C++ executable to convert a TMVA BDT model stored in an XML file to a XGBoost JSON file.
The tmva2xgboost script has no dependencies other than the C++ standard library and the boost libraries.
g++ -o tmva2xgboost -lboost_program_options tmva2xgboost.cpp
You have to pass the XML model file path and the number of features used by the model, for example:
./tmva2xgboost --input model.weights.xml --n_features 22 > model.json
Always validate your converted XGBoost model before using it in production!
For some TMVA trainings, the response needs to be normalized by the number of trees. This can be enabled with the --norm
options.
Sometimes, one also has to get the score from the purity
XML attribute instead of the one names res
. This can be done with the --use_purity
option.
Some TMVA trainings also have a different boosting weight for each tree. these trainings are not supported by XGBoost.
It can also happen that a TMVA weight file contains multiple BDTs. You have to split it up manually in individual XML files with the correct structure. Please keep in mind that the numer of features can be different for each sub-method.

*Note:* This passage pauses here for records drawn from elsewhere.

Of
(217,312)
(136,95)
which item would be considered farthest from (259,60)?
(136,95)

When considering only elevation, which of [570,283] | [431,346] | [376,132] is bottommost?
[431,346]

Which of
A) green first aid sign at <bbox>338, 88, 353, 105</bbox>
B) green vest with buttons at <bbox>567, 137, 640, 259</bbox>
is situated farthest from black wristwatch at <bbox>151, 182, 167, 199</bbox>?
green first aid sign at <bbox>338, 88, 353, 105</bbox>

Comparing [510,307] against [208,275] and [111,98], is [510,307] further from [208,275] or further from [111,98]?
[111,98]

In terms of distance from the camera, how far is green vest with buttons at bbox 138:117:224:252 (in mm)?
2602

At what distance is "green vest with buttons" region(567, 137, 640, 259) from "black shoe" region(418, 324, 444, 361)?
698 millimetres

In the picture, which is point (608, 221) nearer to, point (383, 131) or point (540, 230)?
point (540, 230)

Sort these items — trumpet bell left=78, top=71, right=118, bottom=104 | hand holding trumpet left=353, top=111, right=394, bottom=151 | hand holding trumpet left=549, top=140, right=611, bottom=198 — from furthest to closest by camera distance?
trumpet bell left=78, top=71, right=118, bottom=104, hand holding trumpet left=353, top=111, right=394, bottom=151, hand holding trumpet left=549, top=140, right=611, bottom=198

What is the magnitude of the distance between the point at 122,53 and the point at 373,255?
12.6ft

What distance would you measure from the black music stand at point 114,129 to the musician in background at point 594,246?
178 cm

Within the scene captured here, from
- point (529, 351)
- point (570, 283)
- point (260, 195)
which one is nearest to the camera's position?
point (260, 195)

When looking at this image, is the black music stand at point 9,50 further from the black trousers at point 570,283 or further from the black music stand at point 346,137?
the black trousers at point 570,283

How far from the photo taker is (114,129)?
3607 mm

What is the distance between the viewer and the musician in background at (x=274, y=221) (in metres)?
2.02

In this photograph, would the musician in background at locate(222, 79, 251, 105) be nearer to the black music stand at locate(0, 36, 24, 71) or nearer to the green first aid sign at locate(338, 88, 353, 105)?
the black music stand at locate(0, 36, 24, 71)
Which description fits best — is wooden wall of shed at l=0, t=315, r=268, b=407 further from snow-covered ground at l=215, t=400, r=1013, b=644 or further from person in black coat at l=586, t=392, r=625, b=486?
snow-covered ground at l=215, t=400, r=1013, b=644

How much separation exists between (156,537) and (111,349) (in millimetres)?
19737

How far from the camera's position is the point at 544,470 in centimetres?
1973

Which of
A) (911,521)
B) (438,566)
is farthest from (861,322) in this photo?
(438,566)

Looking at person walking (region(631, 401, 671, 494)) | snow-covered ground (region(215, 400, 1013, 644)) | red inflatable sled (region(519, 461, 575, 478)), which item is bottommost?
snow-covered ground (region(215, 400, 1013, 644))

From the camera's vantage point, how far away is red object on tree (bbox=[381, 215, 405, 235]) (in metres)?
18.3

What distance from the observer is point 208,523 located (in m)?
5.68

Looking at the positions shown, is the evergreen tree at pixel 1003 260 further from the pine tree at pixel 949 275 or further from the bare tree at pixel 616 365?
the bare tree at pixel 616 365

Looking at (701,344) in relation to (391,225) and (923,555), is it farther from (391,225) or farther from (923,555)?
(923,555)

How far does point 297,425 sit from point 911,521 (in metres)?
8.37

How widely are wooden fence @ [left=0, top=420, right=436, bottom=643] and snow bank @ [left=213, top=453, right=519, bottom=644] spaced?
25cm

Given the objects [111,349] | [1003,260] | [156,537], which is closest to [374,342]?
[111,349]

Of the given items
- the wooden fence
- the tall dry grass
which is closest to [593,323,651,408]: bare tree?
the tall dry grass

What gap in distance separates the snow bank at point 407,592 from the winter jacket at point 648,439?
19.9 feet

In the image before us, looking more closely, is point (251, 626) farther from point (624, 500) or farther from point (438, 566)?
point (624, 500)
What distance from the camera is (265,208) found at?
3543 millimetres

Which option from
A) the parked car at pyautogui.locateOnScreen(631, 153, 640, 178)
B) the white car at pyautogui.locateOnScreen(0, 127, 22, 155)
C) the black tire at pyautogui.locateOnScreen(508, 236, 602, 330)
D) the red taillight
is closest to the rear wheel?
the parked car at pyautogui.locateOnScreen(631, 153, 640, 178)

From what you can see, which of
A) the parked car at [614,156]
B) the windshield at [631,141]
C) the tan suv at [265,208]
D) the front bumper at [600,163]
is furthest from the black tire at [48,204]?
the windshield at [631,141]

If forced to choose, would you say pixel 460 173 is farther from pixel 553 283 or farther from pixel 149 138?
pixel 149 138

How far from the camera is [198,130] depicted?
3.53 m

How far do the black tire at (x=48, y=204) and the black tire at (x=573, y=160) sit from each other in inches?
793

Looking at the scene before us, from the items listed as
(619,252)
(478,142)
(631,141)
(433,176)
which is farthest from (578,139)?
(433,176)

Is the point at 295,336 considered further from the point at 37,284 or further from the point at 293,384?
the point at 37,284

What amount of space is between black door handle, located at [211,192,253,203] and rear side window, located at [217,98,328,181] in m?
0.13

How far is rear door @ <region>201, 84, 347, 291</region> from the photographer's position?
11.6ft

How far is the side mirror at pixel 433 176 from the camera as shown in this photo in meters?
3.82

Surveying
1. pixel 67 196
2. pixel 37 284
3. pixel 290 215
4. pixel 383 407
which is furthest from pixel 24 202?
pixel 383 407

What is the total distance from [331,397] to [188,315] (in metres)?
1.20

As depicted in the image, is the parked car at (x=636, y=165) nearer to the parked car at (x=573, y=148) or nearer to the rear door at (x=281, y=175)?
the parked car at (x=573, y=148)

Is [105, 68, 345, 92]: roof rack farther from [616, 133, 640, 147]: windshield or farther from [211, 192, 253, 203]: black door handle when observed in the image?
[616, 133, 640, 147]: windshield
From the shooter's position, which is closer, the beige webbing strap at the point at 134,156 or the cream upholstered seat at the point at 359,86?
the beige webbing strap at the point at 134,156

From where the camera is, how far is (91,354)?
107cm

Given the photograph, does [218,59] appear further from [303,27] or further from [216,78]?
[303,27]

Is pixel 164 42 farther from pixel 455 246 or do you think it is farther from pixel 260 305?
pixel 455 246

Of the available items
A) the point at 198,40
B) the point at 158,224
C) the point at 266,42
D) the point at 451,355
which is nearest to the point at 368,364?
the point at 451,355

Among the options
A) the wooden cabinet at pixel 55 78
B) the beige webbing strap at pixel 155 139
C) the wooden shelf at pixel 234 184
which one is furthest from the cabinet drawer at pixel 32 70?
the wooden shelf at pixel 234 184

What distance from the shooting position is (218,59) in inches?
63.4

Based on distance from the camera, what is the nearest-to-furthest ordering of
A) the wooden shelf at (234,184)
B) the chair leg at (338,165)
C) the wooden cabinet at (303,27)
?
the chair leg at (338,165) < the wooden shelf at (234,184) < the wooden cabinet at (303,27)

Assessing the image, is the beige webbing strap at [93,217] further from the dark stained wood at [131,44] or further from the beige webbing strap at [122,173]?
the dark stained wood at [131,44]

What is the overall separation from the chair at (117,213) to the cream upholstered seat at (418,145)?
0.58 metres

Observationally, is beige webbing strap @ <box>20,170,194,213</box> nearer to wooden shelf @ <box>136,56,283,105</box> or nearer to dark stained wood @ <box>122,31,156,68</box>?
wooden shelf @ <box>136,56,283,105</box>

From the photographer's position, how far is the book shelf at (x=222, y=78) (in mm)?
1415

The tests are implemented as Python unit tests in the test
directory.
To run the tests, change into the test
directory and first compile the gbrforest
library taken from CMSSSW that is used to produce the reference results in one of the unit tests:
cd test
sh compile_gbrforest.sh
Now, you can run the unit tests in the test_*.py
files either py running them individually with Python, or by running pytest
in the directory (or just python -m unittest
if pytest
is not installed).
There are two unit tests that are also useful to see how the converted XGBoost model can be used to reproduce the output of TMVA or GBRForest.